_Exercise prompt_
Please quote the material between the lines holding "Would you classify" and "7.76 meters", inclusive, reproducing those lines without changes.
--*--
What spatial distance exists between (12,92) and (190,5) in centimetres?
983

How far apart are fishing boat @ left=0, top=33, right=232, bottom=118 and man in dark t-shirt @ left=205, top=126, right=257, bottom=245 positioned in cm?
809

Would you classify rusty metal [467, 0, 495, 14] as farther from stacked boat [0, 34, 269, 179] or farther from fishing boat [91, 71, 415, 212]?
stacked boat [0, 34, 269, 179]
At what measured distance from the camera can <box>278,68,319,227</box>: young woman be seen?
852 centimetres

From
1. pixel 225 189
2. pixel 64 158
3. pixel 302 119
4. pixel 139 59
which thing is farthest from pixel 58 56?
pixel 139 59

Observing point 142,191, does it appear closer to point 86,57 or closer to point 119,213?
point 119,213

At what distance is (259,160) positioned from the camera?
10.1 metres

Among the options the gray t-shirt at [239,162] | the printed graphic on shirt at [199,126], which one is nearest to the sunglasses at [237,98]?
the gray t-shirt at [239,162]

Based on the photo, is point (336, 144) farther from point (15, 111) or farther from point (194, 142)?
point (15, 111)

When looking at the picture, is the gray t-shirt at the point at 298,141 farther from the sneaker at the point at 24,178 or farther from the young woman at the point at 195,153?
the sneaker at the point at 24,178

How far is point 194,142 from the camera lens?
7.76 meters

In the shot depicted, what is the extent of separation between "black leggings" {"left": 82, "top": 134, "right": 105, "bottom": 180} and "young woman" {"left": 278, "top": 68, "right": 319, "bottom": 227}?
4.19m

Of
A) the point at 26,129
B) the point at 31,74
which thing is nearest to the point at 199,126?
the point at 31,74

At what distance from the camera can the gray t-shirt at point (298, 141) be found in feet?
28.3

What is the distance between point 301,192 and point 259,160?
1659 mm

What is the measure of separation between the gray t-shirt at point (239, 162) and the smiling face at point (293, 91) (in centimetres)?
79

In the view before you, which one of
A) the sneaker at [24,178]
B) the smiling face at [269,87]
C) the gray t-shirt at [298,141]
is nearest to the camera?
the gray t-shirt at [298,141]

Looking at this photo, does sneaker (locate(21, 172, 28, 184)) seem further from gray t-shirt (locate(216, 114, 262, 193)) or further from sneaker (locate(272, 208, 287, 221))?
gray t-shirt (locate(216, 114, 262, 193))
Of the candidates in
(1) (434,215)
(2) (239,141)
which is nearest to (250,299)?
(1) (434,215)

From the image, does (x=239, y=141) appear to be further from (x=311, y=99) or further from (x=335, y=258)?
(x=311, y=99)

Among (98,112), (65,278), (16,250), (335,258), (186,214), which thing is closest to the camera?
--*--
_Answer in full_
Would you classify rusty metal [467, 0, 495, 14] as farther from stacked boat [0, 34, 269, 179] or farther from fishing boat [91, 71, 415, 212]?
stacked boat [0, 34, 269, 179]
At what measured distance from the camera can <box>278,68,319,227</box>: young woman be seen?
852 centimetres

From
1. pixel 225 189
2. pixel 64 158
3. pixel 302 119
4. pixel 139 59
which thing is farthest from pixel 58 56?
pixel 139 59

Observing point 142,191, does it appear closer to point 86,57 or closer to point 119,213?
point 119,213

At what distance is (259,160) positioned from the camera?
10.1 metres

Among the options the gray t-shirt at [239,162] | the printed graphic on shirt at [199,126], which one is nearest to the sunglasses at [237,98]?
the gray t-shirt at [239,162]

Based on the photo, is point (336, 144) farther from point (15, 111) or farther from point (194, 142)?
point (15, 111)

When looking at the picture, is the gray t-shirt at the point at 298,141 farther from the sneaker at the point at 24,178 or farther from the young woman at the point at 195,153?
the sneaker at the point at 24,178

How far is point 194,142 from the camera lens?
7.76 meters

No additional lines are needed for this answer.